Utilisation of the Internet of Things (IoT) during the pandemic crisis
The Internet of Things (“IoT”) market is notoriously hard to get a handle on. It’s a broad term that spans multiple technologies, use cases and segments. In the context of a global coronavirus pandemic, it’s especially hard to make sweeping generalisations, but there are facets of the IoT market that mark it out from other sectors that are seeing significant demand driven contractions.
To get a real sense of the operating environment, it makes sense to take a look at the IoT market in pre-coronavirus times. Analysts have continually forecasted strong headline growth figures. MarketsandMarkets expect the global market to grow from USD 77.3 billion in 2020 to USD 110.6 billion by 2025, at a CAGR of 7.4%. The dominating theme seems to be that the APAC region is ahead of the curve, where the manufacturing centre of gravity is steadily moving eastwards. Even so, US and European markets are buoyant.
In the UK for example, OMR have predicted the IoT market to grow by up to 21.8% by 2025. Headline growth looks pretty healthy, but the broad church of IoT (hardware, network services, and the data-driven managed services that are generated by the connection of devices), obscures more nuanced trends. Growth is being driven by the digitization of the banking and insurance sectors, and growth in consumer devices, but industrial take up of IoT technologies is still surprisingly low versus more technologically advanced Asian counterparts.
Business application of IoT
Christian Leiva Beltran, Head of IoT solutions at RS Components, a global supplier of industrial components and tools, has first-hand experience of operating in the market. He cites security concerns and a prevailing “wired and on-site server” approach to industrial infrastructure being the main barriers to wide scale adoption. The vision of smart factories and networked logistics he presents is compelling, but he is clear that we are a long way off this sort of mass adoption. “There would need to be significant alignment across the value chain for this to be possible” he says.
The use cases are certainly out there - PwC for example have identified multiple segments where IoT utilisation could drive significant operational efficiencies, but the last few years can be characterised by a frustrating proof-of-concept phase, when it comes to the business application of IoT technologies.
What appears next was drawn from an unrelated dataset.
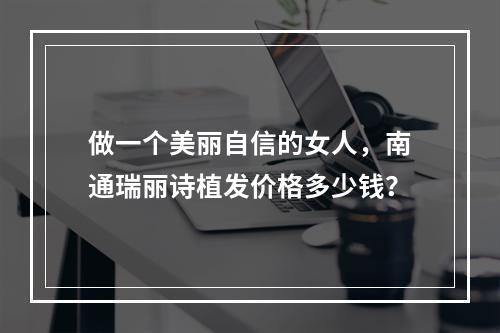 做一个美丽自信的女人，南通瑞丽诗植发价格多少钱？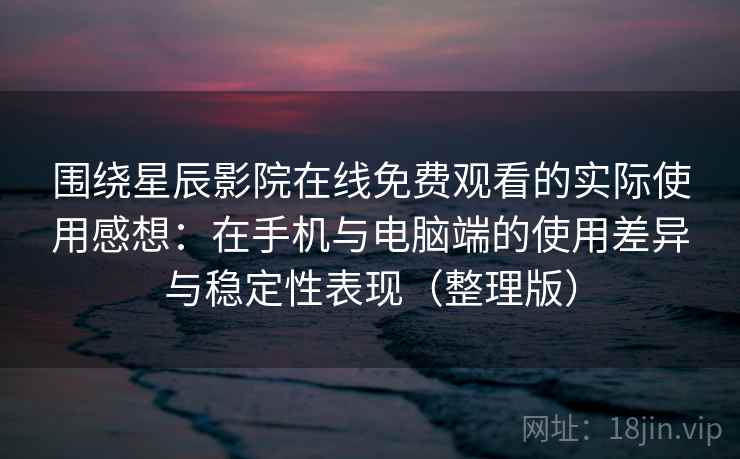 围绕星辰影院在线免费观看的实际使用感想：在手机与电脑端的使用差异与稳定性表现（整理版）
Things might well be changing following the advent of the coronavirus pandemic, though. Christian is pragmatic about the scale of the pandemic effect, but he does see the landscape developing. “We think that the coronavirus pandemic will push manufacturers in the direction of IoT adoption” he says. He cites pre-existing clients who have been able to adjust to the realities of social distancing with less disruption to their industrial operations.
IoT technologies have facilitated real time monitoring of equipment and industrial components remotely, whereas those without the benefits of IoT technology have had to reduce operations or shut down entirely. “Given the pandemic, pragmatically, there will not be any sudden increase in demand for IoT right now” Christian says. But he expects the use case for IoT to be incredibly compelling when the pandemic passes, as the value proposition becomes even stronger. There may well be demand for remotely controlled industrial equipment, as practical benefits begin to win out over other concerns.
IoT utilisation in healthcare
Outside of the industrial sector, healthcare is where analysts tend to agree that IoT utilisation will directly increase as a result of the pandemic. Sarah Wilkinson, of NHS Digital indicated that coronavirus will change medical practices to be increasingly digital: “The move to digital methods and behaviours is a good thing because it is pushing people to digital and if this is an accelerator then that is great because at moments like this an organisation finds new ways to push boundaries.”
IoT technologies have multiple use cases in the context of clinical service delivery, but the real-time data potentialities of IoT devices may well prove incredibly valuable in the coming months. A recent study by researchers at MIT has flagged that aggregated mobile phone datasets can be used in tracking the spread of epidemics at micro scale and aiding in policy decisions.
There is no doubt that macroeconomic uncertainty will play its part in dampening spend on IoT technologies in the short term, but the use case for industrial operations and supply chains underpinned by IoT technologies, as well as the other myriad of sectors, has become more apparent than ever. As economies stutter back into life, and capex begins to flow, we expect that implementing these operational efficiencies will be on top of a lot of agendas.